[Collected data]
══════════════════════════════
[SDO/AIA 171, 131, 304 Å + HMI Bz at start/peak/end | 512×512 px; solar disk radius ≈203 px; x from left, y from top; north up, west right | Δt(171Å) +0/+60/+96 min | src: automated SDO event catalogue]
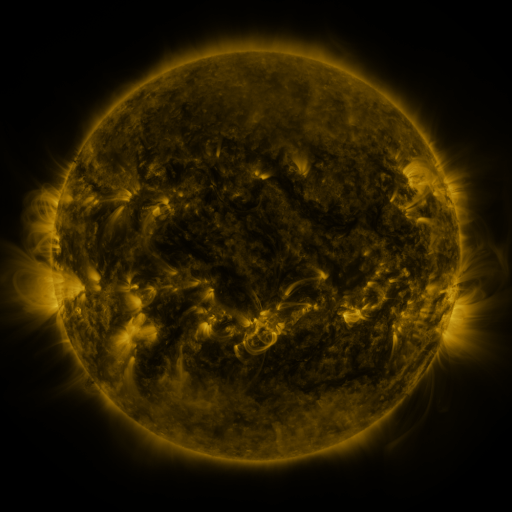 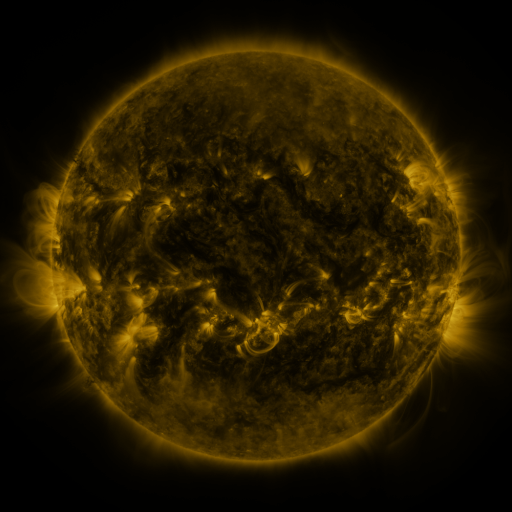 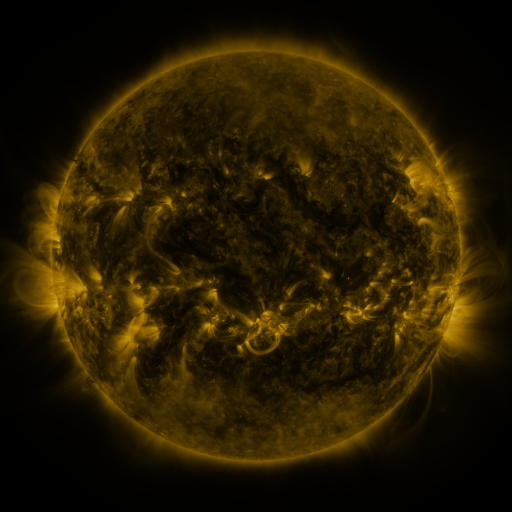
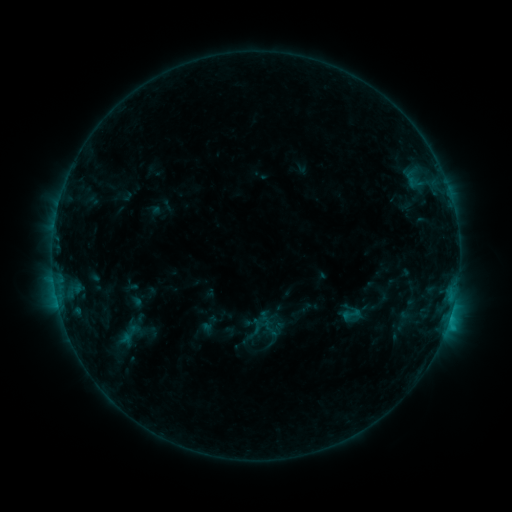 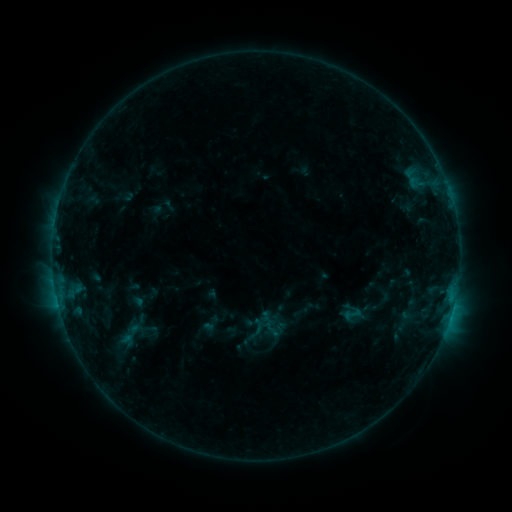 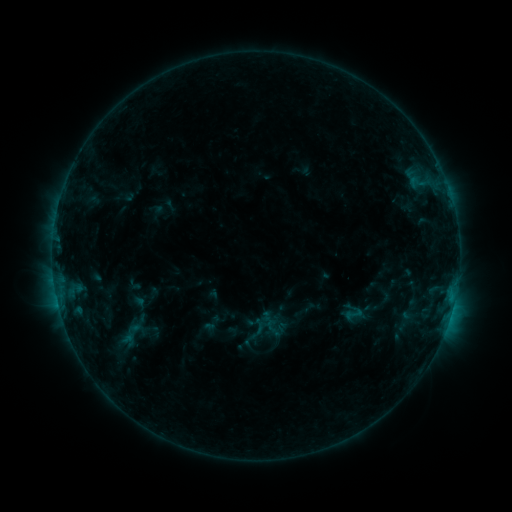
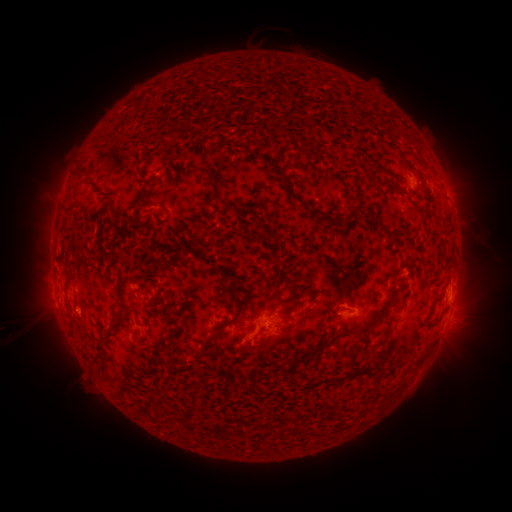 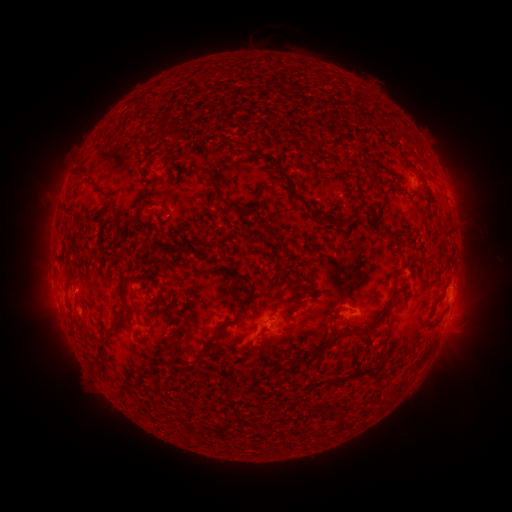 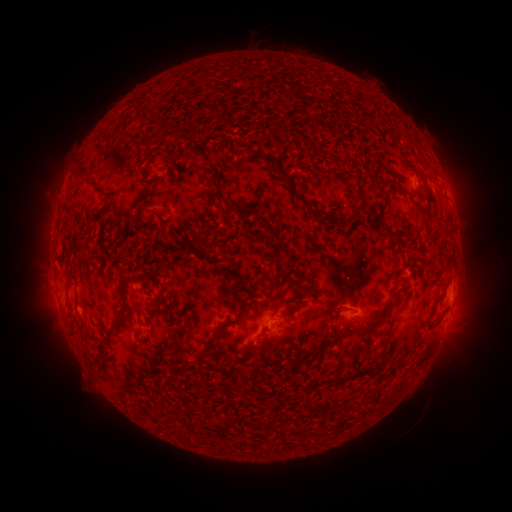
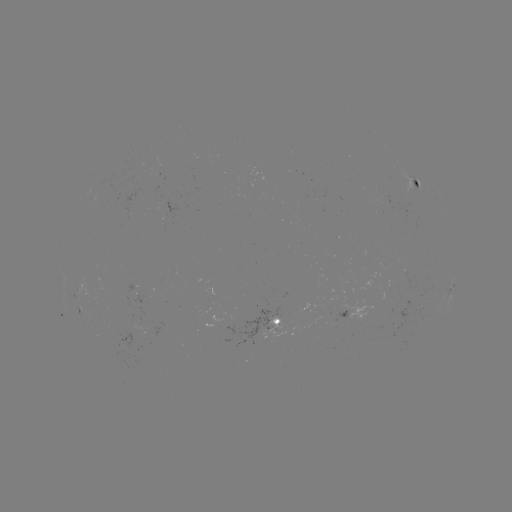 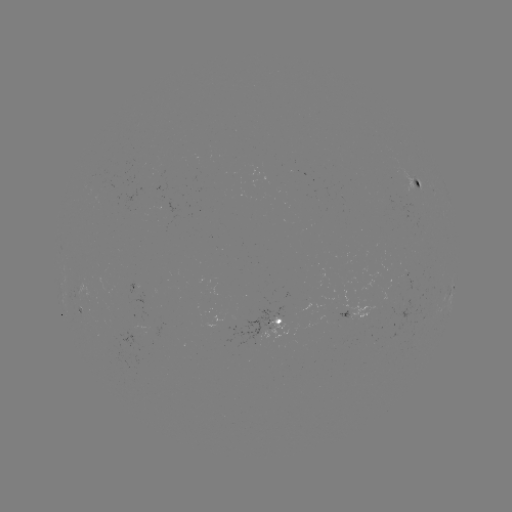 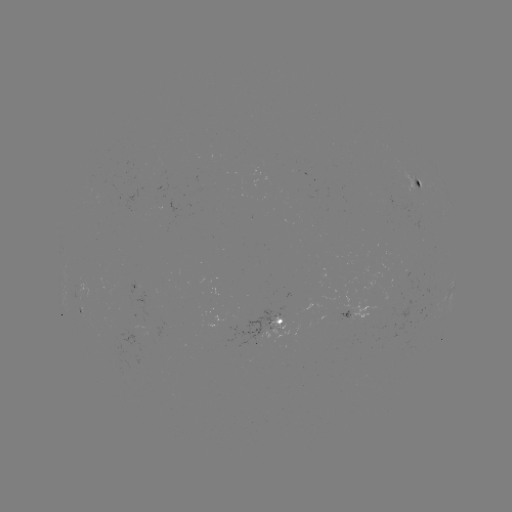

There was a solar emerging-flux region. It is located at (138, 324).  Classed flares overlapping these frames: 1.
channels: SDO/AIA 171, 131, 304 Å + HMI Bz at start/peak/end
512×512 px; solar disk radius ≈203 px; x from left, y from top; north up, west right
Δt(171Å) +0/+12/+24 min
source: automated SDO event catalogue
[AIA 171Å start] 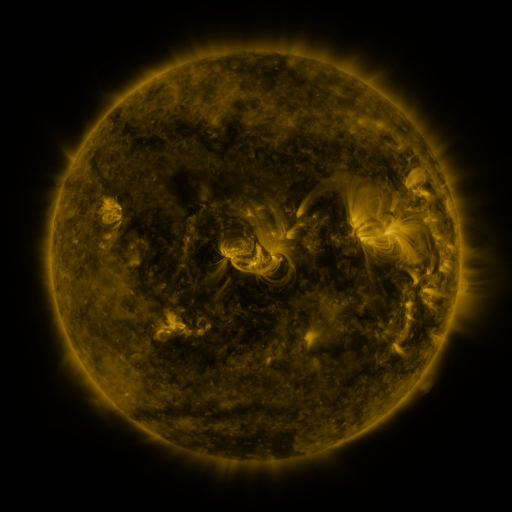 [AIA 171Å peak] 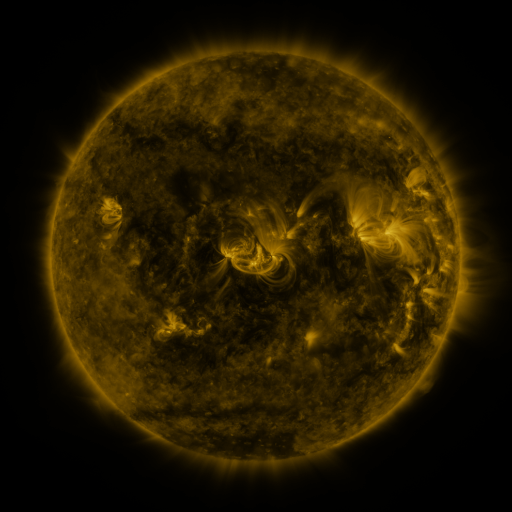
══════════════════════════════
Requirements:
Reproduce the items verbatim from their first line up to and including the line containing "Δt(171Å) +0/+12/+24 min". Omit the pictures from your output.

Answer to the task:
[SDO/AIA 171, 131, 304 Å + HMI Bz at start/peak/end | 512×512 px; solar disk radius ≈203 px; x from left, y from top; north up, west right | Δt(171Å) +0/+60/+96 min | src: automated SDO event catalogue]

There was a solar emerging-flux region. It is located at (138, 324).  Classed flares overlapping these frames: 1.
channels: SDO/AIA 171, 131, 304 Å + HMI Bz at start/peak/end
512×512 px; solar disk radius ≈203 px; x from left, y from top; north up, west right
Δt(171Å) +0/+12/+24 min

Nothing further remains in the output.